I like to visit the Mequon/Thiensville website and read Warren Stumpe's blog from time to time. He has a good deal and variety of life's experience under his belt and it makes for thought provoking opinions. I suggest you check him out too.
His most recent blog is an observation that the more removed the representative is from the constituents, the more freely the representative spends the tax dollars. Washington DC is a long way from Wisconsin. Our representatives generally are pretty steady people, partisanship aside. So it makes sense that the goofy ones are furthest from Washington. Harry Reid is from Nevada and Nancy Pelosi is from San Fransisco. President Obama is from Hawaii. Hmm. Yeah, I know Alaska is really far away but Sarah isn't in a Federal office, yet.
The point of Warren's blog was that Alderman, being just a few blocks away from their constituents, are usually pretty Scotch with the peoples money. County representatives, a little looser. State reps and senators now jump in a car and drive some distance from their people and the Governor, unlike the Mayor, lives in an unapproachable mansion.
Alderman, when they meet on Tuesday nights, often have several neighbors sitting behind them. That's good, it helps keep them focused and honest. Senators and Congressmen might as well be meeting on the moon. Few constituents can mess up the day and phone calls, emails and letters are filtered by aids. This helps to keep things on the personal agenda until election time. Provided enough pork or earmarks are sending stuff home, they are generally safe for reelection. If not, they will get dumped sooner or later like the good people of South Dakota did to Tom Daschel and his 1971 Pontiac.

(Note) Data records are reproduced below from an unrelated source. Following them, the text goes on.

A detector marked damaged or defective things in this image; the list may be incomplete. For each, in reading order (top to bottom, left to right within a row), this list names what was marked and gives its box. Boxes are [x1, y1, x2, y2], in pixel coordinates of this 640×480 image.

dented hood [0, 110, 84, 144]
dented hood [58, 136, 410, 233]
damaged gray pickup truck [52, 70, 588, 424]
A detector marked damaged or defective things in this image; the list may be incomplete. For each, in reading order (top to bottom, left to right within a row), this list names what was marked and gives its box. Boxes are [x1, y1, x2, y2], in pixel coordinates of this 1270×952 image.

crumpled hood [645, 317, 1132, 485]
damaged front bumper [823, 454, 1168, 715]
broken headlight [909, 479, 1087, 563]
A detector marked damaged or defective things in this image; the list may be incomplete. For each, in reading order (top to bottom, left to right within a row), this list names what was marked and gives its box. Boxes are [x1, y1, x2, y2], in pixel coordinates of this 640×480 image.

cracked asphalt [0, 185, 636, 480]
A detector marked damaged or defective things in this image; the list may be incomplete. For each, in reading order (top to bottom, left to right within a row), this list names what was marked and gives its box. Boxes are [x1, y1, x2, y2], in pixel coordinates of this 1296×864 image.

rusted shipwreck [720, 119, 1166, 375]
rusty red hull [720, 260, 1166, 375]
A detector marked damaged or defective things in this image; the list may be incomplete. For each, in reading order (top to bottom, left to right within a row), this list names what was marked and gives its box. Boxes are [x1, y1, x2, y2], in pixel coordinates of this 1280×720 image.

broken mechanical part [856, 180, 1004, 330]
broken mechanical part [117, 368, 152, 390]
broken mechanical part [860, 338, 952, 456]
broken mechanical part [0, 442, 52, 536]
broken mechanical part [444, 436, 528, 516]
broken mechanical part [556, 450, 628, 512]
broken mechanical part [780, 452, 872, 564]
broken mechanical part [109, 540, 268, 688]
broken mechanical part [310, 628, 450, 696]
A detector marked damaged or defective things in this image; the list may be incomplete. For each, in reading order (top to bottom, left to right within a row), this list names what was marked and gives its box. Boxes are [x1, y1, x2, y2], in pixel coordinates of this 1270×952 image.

In Abe Lincoln's time, there was no choice but for a congressman or senator to pack up several suitcases and settle down in the Columbia area for the next four or six years. But is that necessary today? I will be flying across the country for business meetings shortly. I do that every year. However, the length of them and the frequency of them have been greatly reduced by use of the Internet. When I attend a conference, mostly I watch a bunch of PowerPoints and listen to speeches and discussions. This is greatly suited for the various "WebEx" Internet meetings.
I can't help but wonder if this mess of a stimulus bill would have been better thought out had each senator and congressman been sitting on an auditorium stage with the meetings being projected via a WebEx, while hundreds of constituents sat in the audience?